Here in the age of Twitter, the dumbing down of American discourse continues with various factions threatening symbolic protest actions during Tuesday night’s televised presidential State of the Union speech.
Scheduled to begin at 9 p.m. Eastern on the usual array of broadcast and cable-news networks, the speech will be Donald Trump’s first State of the Union address since taking office last January.
While there have been scattered expressions of anti-presidential acrimony at past State of the Union speeches, attendees at the speeches have generally maintained the tradition of refraining from overt and obnoxious protest actions.
But today, the culture is all about mounting demonstrations that “read” well on TV and also have the potential to resonate on social media.

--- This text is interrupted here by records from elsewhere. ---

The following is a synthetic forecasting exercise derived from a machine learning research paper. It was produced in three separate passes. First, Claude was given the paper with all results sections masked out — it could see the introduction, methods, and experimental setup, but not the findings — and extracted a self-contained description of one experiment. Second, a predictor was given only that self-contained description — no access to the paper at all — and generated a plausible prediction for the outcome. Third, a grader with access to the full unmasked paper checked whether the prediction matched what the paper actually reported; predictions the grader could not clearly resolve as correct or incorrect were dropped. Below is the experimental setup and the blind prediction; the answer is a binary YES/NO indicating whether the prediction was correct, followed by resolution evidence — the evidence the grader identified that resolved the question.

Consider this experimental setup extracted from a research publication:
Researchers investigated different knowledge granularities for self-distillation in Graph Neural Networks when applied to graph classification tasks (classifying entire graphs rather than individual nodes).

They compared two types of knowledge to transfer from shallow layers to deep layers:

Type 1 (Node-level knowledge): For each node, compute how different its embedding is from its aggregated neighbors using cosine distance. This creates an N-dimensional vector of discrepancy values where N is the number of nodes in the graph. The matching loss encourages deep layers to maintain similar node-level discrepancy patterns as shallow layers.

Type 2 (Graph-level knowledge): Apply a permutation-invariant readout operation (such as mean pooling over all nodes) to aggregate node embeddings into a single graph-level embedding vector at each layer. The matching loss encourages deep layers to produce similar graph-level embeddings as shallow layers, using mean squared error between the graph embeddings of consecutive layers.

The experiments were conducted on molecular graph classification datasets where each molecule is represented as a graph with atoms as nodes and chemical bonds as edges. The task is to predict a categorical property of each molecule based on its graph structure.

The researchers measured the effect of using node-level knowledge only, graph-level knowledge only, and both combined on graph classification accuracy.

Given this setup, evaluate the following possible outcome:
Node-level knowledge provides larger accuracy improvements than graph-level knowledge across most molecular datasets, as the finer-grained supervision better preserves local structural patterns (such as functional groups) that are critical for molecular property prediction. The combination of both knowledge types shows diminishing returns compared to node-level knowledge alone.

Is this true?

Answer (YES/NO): NO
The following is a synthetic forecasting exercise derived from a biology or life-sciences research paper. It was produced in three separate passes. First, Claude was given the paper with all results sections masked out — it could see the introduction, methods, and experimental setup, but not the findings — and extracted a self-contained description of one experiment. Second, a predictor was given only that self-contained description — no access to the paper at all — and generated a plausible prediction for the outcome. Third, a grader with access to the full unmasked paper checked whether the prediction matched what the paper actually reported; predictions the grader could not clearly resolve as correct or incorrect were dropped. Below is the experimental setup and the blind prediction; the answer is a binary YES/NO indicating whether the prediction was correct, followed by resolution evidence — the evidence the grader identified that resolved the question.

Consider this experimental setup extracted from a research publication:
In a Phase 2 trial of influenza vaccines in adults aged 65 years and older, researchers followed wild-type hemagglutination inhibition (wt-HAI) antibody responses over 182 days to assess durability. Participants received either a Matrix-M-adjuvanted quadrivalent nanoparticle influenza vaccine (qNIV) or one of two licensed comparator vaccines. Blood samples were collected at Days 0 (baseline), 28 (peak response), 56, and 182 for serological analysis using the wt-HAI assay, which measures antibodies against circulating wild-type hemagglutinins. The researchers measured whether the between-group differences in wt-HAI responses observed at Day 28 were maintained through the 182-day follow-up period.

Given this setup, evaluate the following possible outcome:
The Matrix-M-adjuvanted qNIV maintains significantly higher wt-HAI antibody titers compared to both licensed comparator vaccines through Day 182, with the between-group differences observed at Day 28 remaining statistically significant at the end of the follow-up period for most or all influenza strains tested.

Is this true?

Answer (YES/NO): NO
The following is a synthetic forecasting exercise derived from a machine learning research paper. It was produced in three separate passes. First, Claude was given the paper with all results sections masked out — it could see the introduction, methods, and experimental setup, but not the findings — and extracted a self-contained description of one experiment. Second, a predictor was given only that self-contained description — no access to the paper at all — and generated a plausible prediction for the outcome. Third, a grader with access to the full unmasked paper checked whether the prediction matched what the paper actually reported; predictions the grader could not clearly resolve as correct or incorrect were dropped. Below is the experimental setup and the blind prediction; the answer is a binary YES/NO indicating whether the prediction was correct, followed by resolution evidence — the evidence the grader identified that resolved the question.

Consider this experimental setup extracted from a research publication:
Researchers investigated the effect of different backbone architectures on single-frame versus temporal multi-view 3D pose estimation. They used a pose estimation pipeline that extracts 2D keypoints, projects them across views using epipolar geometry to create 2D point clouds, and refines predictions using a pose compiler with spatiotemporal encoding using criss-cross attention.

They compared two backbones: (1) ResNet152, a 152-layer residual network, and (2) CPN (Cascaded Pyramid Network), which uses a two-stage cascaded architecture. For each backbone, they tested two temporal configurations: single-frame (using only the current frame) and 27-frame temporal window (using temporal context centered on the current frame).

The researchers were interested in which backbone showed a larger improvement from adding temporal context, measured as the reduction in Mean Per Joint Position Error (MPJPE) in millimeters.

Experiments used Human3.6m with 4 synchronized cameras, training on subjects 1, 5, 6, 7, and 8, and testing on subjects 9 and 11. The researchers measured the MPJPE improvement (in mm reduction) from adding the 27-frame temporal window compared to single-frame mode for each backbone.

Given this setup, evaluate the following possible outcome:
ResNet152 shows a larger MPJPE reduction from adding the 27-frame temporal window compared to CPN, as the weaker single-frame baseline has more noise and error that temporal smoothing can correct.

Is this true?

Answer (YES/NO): YES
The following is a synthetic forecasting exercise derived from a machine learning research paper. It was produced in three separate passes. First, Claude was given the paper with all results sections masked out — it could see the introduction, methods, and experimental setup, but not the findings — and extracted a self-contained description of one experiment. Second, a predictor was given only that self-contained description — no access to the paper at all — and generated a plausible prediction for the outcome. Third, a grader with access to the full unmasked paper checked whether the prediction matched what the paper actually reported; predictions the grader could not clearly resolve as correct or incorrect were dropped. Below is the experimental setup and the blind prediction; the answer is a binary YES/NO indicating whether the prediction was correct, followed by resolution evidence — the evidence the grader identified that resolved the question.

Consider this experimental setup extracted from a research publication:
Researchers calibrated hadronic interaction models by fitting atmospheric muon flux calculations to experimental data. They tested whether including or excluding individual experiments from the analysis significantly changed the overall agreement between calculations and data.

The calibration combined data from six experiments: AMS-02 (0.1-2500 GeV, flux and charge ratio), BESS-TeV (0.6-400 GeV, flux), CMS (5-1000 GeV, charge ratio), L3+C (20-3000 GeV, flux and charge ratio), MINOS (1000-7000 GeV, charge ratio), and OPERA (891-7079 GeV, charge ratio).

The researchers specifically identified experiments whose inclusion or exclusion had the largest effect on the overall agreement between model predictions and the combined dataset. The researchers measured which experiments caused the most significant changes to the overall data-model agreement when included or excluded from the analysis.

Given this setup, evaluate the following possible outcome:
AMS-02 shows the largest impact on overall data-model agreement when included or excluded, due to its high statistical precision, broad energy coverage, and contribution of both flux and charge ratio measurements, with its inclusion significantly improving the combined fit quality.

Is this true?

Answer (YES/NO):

Decorum -- inasmuch as “decorum” is still a thing today -- is out. Wearing protest garb, as if this annual presidential speech delivered to a joint session of the United States Congress is on par with a Hollywood awards show, is in.
Taking a cue from women who attended the Golden Globes earlier this month (and possibly other show business awards shows too), female Democratic members of Congress are reportedly planning to wear black to Trump's State of the Union speech to show their solidarity with the #MeToo movement. Hashtag: #Congresswomentoo?
And heaven help any Democratic congresswoman who wears some other color. A handful of attendees at the Golden Globes were sentenced to days of social-media derision for daring to be different.
They “refused to wear the ribbon,” you might say, recalling an infamous episode of “Seinfeld” in which Kramer was singled out for derision and embarrassment by “ribbon bullies” because he wouldn’t wear a ribbon during an AIDS walk. That episode dates back to 1995. It was ludicrous then, but today it is oh-so real.
Meanwhile, members of the Black Congressional Caucus are considering a number of demonstrative activities at the State of the Union address.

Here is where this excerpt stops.